====== TEXT

Policy on Ethical Use of Computers in the CIS Department at KSU
The intent of this statement is to promote ethical use of CIS department computing facilities by CIS faculty, staff, and students for educational and research purposes. For the purposes of this document, CIS department computing resources include computers, networks, datafiles, software systems, terminals, workstations, documentation, and any other hardware or software device attached to CIS computing resources. The goal is to make all members of the CIS user community aware of their rights and responsibilities when using CIS department computing facilities. It is NOT our goal to reduce the capability of the systems for responsible users since preventing access to computing resources with sophisticated security measures is counterproductive in all but the most data-sensitive cases. Thus, an ethical computing attitude is promoted among the user community.
Ethical behavior cannot be mandated by a specific set of rules. Each computer user must make judgments for themselves. In general, the following two maxims provide good insight into ethical behavior. "Treat the University's computing resources the way you would want a friend to treat your computer system." Also, "If you want to hide something you are doing on the computer, it is probably unethical." While it is impossible to list all rules defining ethical computing, we provide a set of guidelines for faculty, staff, and students in the next section.
Use responsibility is the only ultimate safeguard against misuse. However, when misuse is discovered, punitive measures will be taken against the misusers. As with all matters of law and ethics, ignorance of the rules does not excuse the violation. We feel that if these measures are well publicized, the users will be careful to use the computer only for valid purposes in a legal and ethical manner that minimizes the impact on other users.

============
====== RECORDS SHOWN

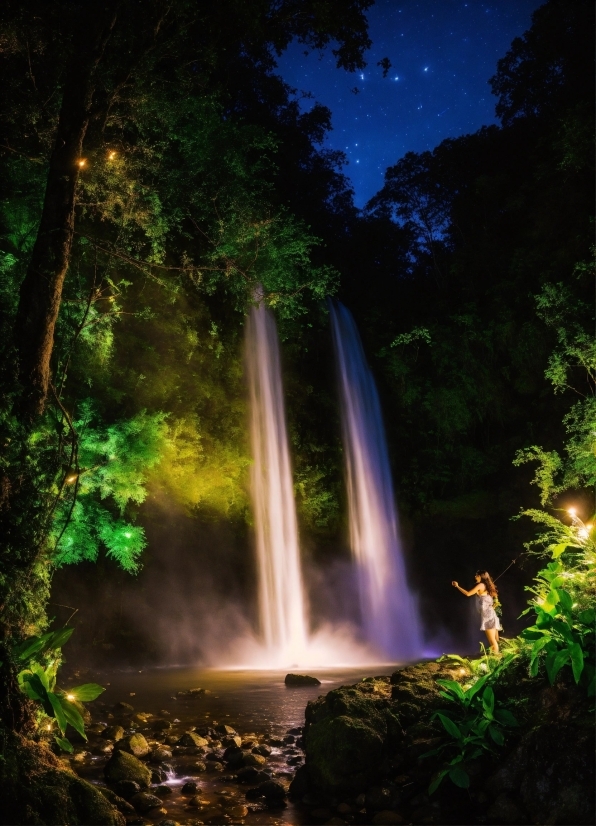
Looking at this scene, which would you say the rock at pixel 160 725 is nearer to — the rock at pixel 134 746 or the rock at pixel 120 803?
the rock at pixel 134 746

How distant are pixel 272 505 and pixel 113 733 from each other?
10.7 metres

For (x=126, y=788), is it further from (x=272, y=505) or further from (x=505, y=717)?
(x=272, y=505)

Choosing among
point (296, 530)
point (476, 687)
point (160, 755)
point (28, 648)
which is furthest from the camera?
point (296, 530)

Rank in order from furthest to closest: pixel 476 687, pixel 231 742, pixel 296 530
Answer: pixel 296 530 → pixel 231 742 → pixel 476 687

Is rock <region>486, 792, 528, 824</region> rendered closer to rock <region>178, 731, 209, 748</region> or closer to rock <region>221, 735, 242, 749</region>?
rock <region>221, 735, 242, 749</region>

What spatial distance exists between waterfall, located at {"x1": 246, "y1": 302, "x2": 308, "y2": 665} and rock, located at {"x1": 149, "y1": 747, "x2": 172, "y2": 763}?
33.0ft

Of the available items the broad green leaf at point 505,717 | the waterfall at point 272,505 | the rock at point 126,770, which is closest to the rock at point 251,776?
the rock at point 126,770

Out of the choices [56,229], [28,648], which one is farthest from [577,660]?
[56,229]

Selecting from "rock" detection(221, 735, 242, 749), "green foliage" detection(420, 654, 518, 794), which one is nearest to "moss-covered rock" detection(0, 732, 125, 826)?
"rock" detection(221, 735, 242, 749)

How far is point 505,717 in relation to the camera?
568cm

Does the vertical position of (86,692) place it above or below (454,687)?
above

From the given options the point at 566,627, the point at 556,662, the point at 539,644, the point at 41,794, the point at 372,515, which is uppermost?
the point at 372,515

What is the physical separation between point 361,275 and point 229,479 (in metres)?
17.3

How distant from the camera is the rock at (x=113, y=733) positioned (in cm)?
760
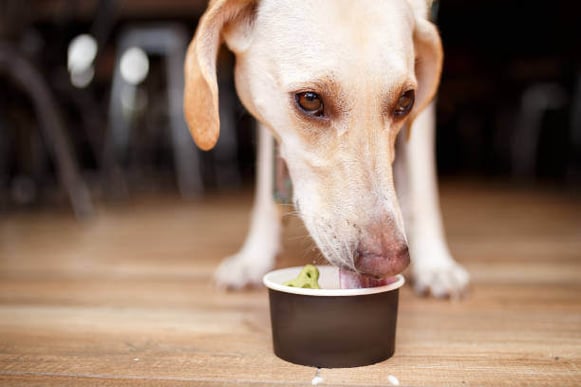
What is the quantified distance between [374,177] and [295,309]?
0.89 ft

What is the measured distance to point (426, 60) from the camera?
1.30 m

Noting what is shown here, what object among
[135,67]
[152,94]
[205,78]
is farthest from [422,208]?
[152,94]

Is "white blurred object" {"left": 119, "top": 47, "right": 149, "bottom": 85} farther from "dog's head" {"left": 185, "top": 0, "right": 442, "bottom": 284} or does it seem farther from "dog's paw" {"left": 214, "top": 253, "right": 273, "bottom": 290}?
"dog's head" {"left": 185, "top": 0, "right": 442, "bottom": 284}

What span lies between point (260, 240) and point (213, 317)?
0.39m

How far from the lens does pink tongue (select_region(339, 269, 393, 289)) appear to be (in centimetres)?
94

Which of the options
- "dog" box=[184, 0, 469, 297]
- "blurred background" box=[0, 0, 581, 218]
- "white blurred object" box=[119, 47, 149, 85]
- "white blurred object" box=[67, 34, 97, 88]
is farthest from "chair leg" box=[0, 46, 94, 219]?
"white blurred object" box=[119, 47, 149, 85]

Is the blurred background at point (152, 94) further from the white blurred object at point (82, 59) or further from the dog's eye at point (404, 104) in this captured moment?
the dog's eye at point (404, 104)

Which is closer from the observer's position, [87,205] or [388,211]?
[388,211]

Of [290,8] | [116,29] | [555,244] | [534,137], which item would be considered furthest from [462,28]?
[290,8]

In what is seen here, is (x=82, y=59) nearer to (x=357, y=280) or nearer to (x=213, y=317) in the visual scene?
(x=213, y=317)

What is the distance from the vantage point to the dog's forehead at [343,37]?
1.05m

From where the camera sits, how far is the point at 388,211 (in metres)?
0.98

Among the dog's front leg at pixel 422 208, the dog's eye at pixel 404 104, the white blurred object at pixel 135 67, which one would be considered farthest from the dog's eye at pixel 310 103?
the white blurred object at pixel 135 67

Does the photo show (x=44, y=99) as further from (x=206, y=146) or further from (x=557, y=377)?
(x=557, y=377)
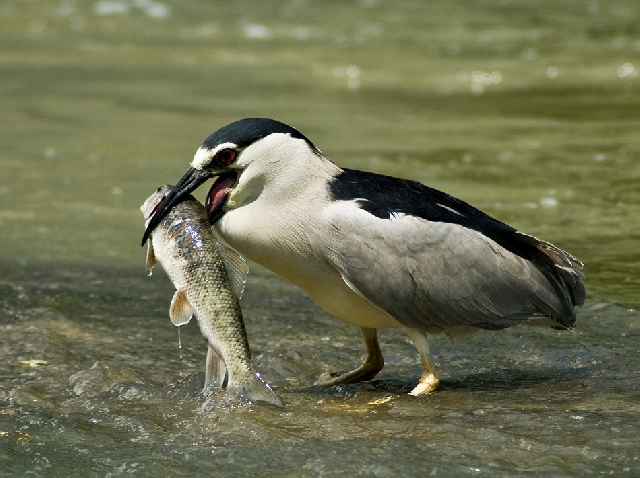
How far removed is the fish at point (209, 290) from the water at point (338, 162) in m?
0.14

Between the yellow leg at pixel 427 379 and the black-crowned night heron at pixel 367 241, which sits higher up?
the black-crowned night heron at pixel 367 241

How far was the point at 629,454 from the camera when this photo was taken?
4.76 metres

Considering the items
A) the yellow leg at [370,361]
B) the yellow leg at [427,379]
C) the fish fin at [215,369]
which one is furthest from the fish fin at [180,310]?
the yellow leg at [427,379]

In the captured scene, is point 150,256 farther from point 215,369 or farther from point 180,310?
point 215,369

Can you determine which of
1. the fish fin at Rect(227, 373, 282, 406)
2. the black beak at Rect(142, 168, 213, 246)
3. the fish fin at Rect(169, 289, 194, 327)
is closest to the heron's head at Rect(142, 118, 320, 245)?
the black beak at Rect(142, 168, 213, 246)

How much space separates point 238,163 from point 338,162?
5.98 meters

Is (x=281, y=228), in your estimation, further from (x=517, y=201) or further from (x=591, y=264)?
(x=517, y=201)

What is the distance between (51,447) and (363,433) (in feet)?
4.50

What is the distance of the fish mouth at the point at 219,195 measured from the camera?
5.85 meters

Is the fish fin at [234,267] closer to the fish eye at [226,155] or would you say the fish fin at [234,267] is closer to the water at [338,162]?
the fish eye at [226,155]

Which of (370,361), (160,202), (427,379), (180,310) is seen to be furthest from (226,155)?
(427,379)

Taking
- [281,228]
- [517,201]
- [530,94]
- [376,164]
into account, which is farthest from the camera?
[530,94]

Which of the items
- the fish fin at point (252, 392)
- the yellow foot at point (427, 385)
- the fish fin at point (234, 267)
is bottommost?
the yellow foot at point (427, 385)

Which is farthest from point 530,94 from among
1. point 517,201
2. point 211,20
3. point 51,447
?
point 51,447
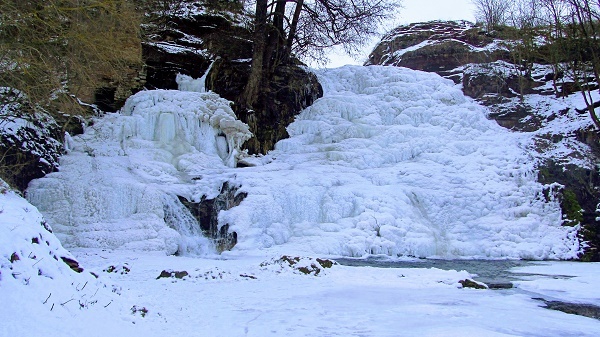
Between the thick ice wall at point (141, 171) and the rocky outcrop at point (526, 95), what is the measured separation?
9935 mm

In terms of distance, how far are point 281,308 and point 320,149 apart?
10685 mm

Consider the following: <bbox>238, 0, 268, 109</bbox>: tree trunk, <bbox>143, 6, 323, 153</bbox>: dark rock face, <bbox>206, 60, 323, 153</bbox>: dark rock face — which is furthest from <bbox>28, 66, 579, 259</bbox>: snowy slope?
<bbox>238, 0, 268, 109</bbox>: tree trunk

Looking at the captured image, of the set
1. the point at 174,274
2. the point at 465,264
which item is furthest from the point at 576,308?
the point at 174,274

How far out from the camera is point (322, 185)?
41.4ft

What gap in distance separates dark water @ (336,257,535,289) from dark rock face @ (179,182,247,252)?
114 inches

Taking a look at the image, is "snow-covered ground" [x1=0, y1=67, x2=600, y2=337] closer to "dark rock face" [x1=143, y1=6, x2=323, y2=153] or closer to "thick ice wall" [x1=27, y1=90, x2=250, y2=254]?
"thick ice wall" [x1=27, y1=90, x2=250, y2=254]

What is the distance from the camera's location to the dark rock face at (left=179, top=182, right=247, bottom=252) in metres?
11.1

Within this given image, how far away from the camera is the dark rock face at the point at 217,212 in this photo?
436 inches

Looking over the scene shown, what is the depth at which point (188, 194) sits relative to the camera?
11.6 metres

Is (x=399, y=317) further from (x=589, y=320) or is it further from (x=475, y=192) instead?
(x=475, y=192)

============

- _ASSIGNED TASK 1_: Restate word for word the part of the ethics policy starting with "Ethical behavior cannot" and going on through "the next section.".
- _ASSIGNED TASK 2_: Take the ethics policy further from its last sentence, keeping its tone and subject.
The listing is separate material and has nothing to do with the policy on ethical computer use.

- _ANSWER SECTION 1_:
Ethical behavior cannot be mandated by a specific set of rules. Each computer user must make judgments for themselves. In general, the following two maxims provide good insight into ethical behavior. "Treat the University's computing resources the way you would want a friend to treat your computer system." Also, "If you want to hide something you are doing on the computer, it is probably unethical." While it is impossible to list all rules defining ethical computing, we provide a set of guidelines for faculty, staff, and students in the next section.

- _ANSWER SECTION 2_:
General Guidelines for Computing Facility Users
- Users are expected to follow normal standards of ethics and polite conduct in their use of the computing resources. Responsible user behavior includes consideration for other users, as well as efficient use of the computing resources. It is expected that users will behave responsibly, ethically, and politely even in the absence of reminders or enforcement.
Computing accounts and other data required for access to computing services are not transferable. DO NOT let anyone else use your account!
- Users cannot use the CIS facilities for personal use or financial or commercial gain. Kansas Board of Regents Policy prohibits use of university facilities for anything other than the mission for which it is intended--research and education.
- Computer login names, data switch addresses, telephone numbers, network addresses, passwords, accounting data, systems programs, and other data required for access to computing and communications services are to be used for the sole purpose for which they were assigned. The person to which these resources were assigned is responsible for safeguarding them and for using them for the specific project for which they were allocated. In other words, if you get an account for research, use it for research. If you get an account for a CIS class, use it for that class and not a class for another department.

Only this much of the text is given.